Compared with those in Q1, hospitals with the highest rates of imaging (Q4) were more likely to admit patients and perform coronary angiography. Hospitals with lower rates of imaging performed angiography in 1.2% of patients vs 4.9% in patients treated at hospitals with higher use of noninvasive imaging. The rate of coronary revascularization was also higher among patients treated at hospitals with higher rates of noninvasive imaging. However, in terms of revascularizations per imaging study and revascularizations per angiogram, hospitals in Q1 had significantly better yield than those in Q4.

Despite the differences in care among hospitals more likely to use imaging, there was no difference in the patients readmitted to hospital within the month or the subsequent month. "We couldn't find any evidence that patients are being benefited by the approach," said Krumholz, referring to the higher rates of imaging at some hospitals.

Variation Attributable to Hospital Factors

To heartwire , Krumholz said that a lot of hospitals don't have any feedback in terms of where they stand in relationship to other hospitals with their use of noninvasive imaging tests. In analyzing the patient characteristics and hospital factors, the group also found that nearly 25% of the between-hospital variation is attributable to institutional factors and not the types of patients treated. Regarding best clinical practices, the study was not designed to determine whether imaging was appropriate, but the researchers contend that patient-case mix would unlikely account for the variation in cardiac imaging rates.

In an editorial[2], Drs Ezra Amsterdam and Edris Aman (University of California, Davis) point out that accelerated diagnostic protocols (ADPs) involve identifying low-risk patients based on clinical stability, a normal ECG, and a negative biomarker test. Predischarge testing is then used to identify patients for early discharge, and this could entail anything from an exercise treadmill test to CCTA.

"At the University of California, Davis, Medical Center in Sacramento, we practice physician discretion in selecting patients for predischarge testing," they write. "In more than 500 patients discharged directly from the unit after evaluation consisting of normal results of electrocardiograms and cardiac troponin tests, there has been only one adverse cardiac event (0.2%) at the 30-day follow-up."
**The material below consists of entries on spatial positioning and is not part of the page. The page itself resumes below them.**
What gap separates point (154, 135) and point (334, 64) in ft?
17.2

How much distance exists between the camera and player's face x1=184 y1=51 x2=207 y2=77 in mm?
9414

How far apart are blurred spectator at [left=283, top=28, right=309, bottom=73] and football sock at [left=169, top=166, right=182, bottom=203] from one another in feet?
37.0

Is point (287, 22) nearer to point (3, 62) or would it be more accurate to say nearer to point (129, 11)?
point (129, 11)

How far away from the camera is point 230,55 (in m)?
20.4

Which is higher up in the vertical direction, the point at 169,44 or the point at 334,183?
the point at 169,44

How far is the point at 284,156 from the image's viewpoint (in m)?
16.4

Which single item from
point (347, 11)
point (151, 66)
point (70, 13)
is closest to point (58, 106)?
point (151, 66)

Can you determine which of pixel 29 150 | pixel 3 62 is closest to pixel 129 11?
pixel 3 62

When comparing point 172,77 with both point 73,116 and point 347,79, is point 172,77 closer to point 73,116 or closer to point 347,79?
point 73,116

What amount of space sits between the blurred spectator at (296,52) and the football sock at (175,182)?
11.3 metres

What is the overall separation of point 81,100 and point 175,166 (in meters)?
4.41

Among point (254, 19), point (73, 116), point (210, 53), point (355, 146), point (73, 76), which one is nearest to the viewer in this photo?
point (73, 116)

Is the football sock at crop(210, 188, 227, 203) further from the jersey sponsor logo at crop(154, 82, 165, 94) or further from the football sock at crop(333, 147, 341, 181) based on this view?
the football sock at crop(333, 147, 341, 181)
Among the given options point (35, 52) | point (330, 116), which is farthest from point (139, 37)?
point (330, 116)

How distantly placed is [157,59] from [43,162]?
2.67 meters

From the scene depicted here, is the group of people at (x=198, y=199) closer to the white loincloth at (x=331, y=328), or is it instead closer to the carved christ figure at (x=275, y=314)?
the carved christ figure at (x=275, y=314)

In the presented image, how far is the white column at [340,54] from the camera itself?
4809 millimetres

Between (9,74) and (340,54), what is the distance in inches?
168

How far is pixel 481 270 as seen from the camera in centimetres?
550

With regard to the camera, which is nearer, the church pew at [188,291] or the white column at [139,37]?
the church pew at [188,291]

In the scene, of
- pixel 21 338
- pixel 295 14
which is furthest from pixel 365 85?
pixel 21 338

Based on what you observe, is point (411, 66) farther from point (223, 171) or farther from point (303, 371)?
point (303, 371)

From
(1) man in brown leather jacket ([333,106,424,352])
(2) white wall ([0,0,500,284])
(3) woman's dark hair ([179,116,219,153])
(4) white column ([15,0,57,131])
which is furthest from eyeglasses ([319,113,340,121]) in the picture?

Such a strategy, however, depends on obtaining a detailed family history, an accurate assessment of the ECG, and a reliable assay for cardiac troponin, as well as the willingness of clinicians to adopt such an algorithm, especially given the hazards of a missed acute coronary syndrome.

Krumholz has received a research grant from Medtronic, through his institution, to study methods of clinical-trial data sharing. The editorialists report no conflicts of interest.